Doctors told him the operation would cost $50,000 and so in 2006, he embarked on a tour to raise money for his operation.
Over the past two years, Ijaz has raised a third of the total amount required for his operation.
Ijaz took a trip to the Philippines after he met Ann Sia of Clara International during a 2006 event in Malaysia.
Sia said Ijaz was a guest in her company’s event along with a three-foot man. Upon learning of Ijaz’s condition, she offered to host Ijaz after he visits Manila for his fund raising project.
“My friend Ann invited me to go to the Philippines to raise funds for my operation. She said the people here are friendly and very kind,” Ijaz said.
Sia said a Filipino pledged to help Ijaz on his leg injury and has scheduled him for a medical checkup at a Makati hospital.

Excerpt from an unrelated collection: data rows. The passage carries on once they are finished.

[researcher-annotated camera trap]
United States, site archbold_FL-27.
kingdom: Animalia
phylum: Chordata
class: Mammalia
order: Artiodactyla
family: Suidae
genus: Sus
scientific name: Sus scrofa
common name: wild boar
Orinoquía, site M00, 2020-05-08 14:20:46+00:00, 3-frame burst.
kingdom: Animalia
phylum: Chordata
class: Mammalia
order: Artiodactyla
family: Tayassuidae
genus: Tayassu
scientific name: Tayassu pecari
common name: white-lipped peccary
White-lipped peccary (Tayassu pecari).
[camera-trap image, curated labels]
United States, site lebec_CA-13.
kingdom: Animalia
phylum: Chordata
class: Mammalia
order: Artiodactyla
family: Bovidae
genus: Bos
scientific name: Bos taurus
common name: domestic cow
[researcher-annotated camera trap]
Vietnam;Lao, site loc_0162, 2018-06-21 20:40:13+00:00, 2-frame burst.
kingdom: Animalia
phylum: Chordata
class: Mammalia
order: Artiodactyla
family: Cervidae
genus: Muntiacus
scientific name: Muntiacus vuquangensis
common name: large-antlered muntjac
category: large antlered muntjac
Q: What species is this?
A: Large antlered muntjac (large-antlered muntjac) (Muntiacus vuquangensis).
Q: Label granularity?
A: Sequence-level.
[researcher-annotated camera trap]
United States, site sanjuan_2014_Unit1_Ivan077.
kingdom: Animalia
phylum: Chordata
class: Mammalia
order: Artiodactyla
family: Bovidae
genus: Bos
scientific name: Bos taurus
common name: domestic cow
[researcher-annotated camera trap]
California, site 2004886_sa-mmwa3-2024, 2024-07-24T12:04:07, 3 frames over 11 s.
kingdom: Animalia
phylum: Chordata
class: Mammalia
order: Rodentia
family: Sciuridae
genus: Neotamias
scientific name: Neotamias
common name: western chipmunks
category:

When asked if he has a girlfriend, Ijaz smiled and said: “Right now, I don’t have a girlfriend because in Pakistan, we have arranged marriages. My parents will choose the girl for me.”
Ijaz, through the help of his caretaker and interpreter Jamil Ahmed, has submitted papers for application to the Guinness World Records.
Ijaz will go back to Pakistan in December so Guinness World Records can measure his height, said Jamil.
At present, Bao Xishun of China holds the Guinness World record because Ukrainian Leonid Stadnyk was stripped of the record in August 2008 when he refused Guinness representatives from getting his height.
“I have already submitted papers to Guinness but I do not really mind if I am hailed as second or third tallest living man in the world. I am happy I am here today,” said Ijaz.
Ijaz, who heads a non-profit organization for differently abled children in Pakistan, said he has dreams of peace, accessible healthcare and education for everyone.
Ijaz will stay in Manila for less than a month.